The fact is that what kids want is much less important than what married couples need. We need to operate our marriages at an adult level, with husbands and wives committed to one another rather than servanthood to their children.
When our children look at us, do they see a father who is firmly committed to his marriage? Fatherhood is a ministry. First and foremost, it is a ministry of presence, just being there at all. Rule number one of being a father is to stay married, living in the same home as your children.
We teach our children to be self-confident and self-reliant. We usually don't realize how uncertain of themselves they usually are, how insecure they often feel. They haven't learned what we big, tough guys have learned: to bury our frailties and insecurities under layers of routine. That means that our kids probably are more conscious than we are that to thrive in the impermanence of this world requires being anchored to something certain. This anchoring is especially important for teens, because the teen years are when our kids start to try out their own anchors rather than just hang on to the ones we plant for them.

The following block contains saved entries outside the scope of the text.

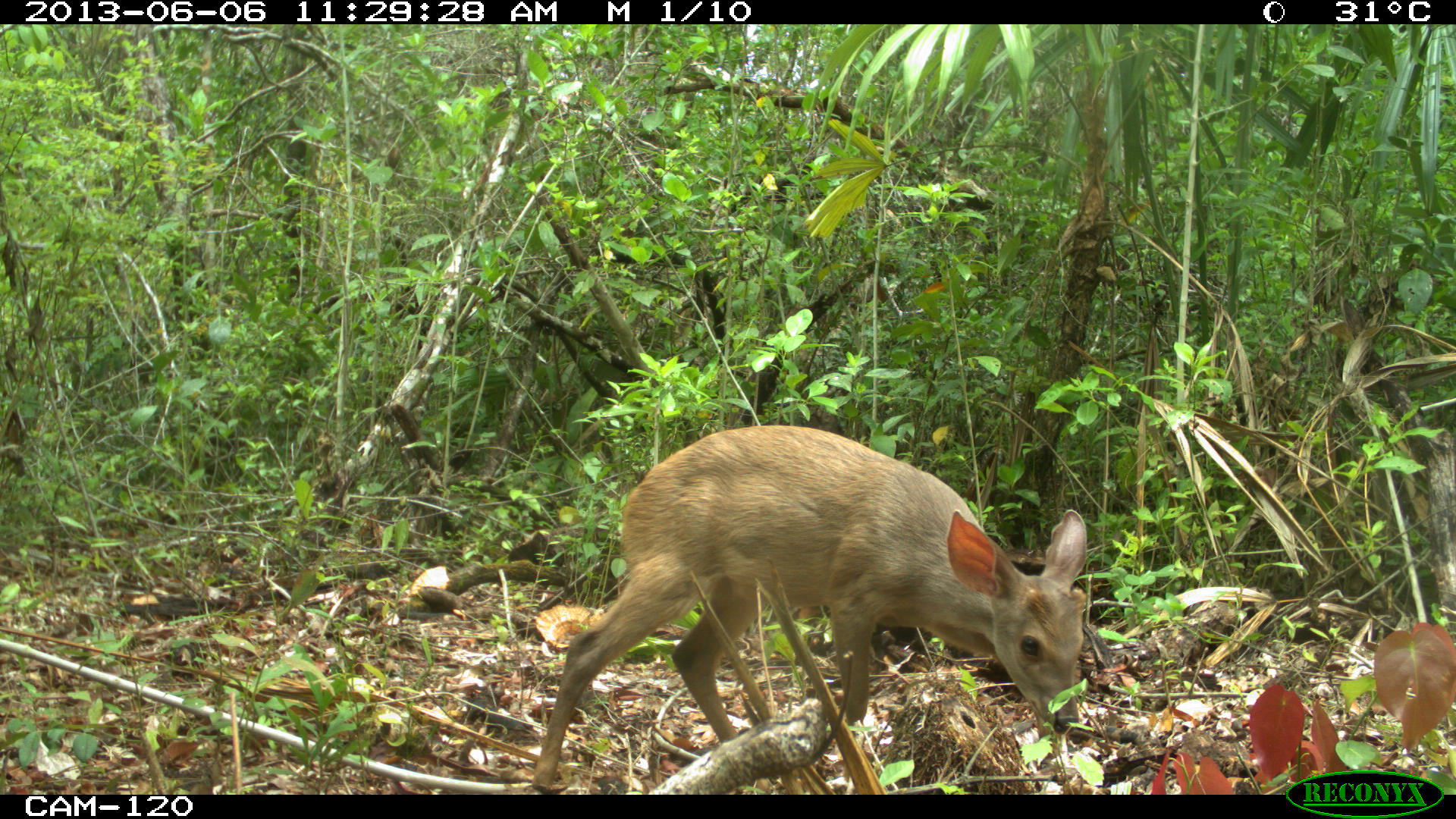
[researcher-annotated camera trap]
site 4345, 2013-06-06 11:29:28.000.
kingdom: Animalia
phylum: Chordata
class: Mammalia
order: Artiodactyla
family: Cervidae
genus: Odocoileus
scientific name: Odocoileus pandora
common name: yucatán brown brocket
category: mazama pandora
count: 1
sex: female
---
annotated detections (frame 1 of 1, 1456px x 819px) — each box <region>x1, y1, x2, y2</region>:
mazama pandora: <region>530, 423, 1088, 795</region>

Every anchor we give them they will haul up. They are going to do what we all did at their age, attempt to sail anchor-free. And they will succeed no better than we did, but they have to learn it for themselves. The time will come when they will have to anchor themselves to something. What anchors will they use?
Fathers are anchor makers. We should give our kids anchors that are keepers. I am trying to teach my sons (and my daughter) that the primary virtues they should develop are courage, commitment, competence, candor and compassion.
We men tend to model ourselves after two great myths deeply rooted in our culture. First is King Arthur, whose strength was his sword Excalibur. With Excalibur in hand, Arthur could overcome any enemy, vanquish any foe, win any lady, even the fair Guinevere. One of the best baseball movies ever made, "The Natural," is really a King Arthur story. Robert Redford plays Arthur with a little bit of Lancelot thrown in. Excalibur is his special bat, Wonderboy, forged from a tree struck by lightning. A superb movie, it succeeds because it blends the national pastime with the culturally deeply embedded Arthurian myth.
The other myth we try to live by comes from the Old West, the strong, silent loner. The Lone Ranger and some of the early Clint Eastwood movies are prime examples. So was the late sixties movie, "Vanishing Point," in which the hero drove a Camaro instead of a horse. The rock band Electric Light Orchestra had a hit song about this myth, called "Wild West Hero."
"Ride the range all the day/ ‘til the first fading light/ be with my western gal/ ‘round the fire so bright./ I'd be the envy of friends,/ ‘cause I live to be free,/ riding into the sunset/ I wish that was me."
These two myths say men can be and should be the complete masters of their own destiny and that even though our end may be tragic it can still be heroic. These myths appeal to us because they work, up to a point. That point comes to different men in different ways and times, but when we get there we suddenly realize that we don't have an invincible Excalibur to wield, we can't just ride away from life, and guess what - we're not Robert Redford. Where and what do we turn to then?
At the end of the day, we may hope to have turned out to be simple working stiffs who loved our wives and children, who were honest, hard-working, compassionate and courageous. And that's pretty good, I think.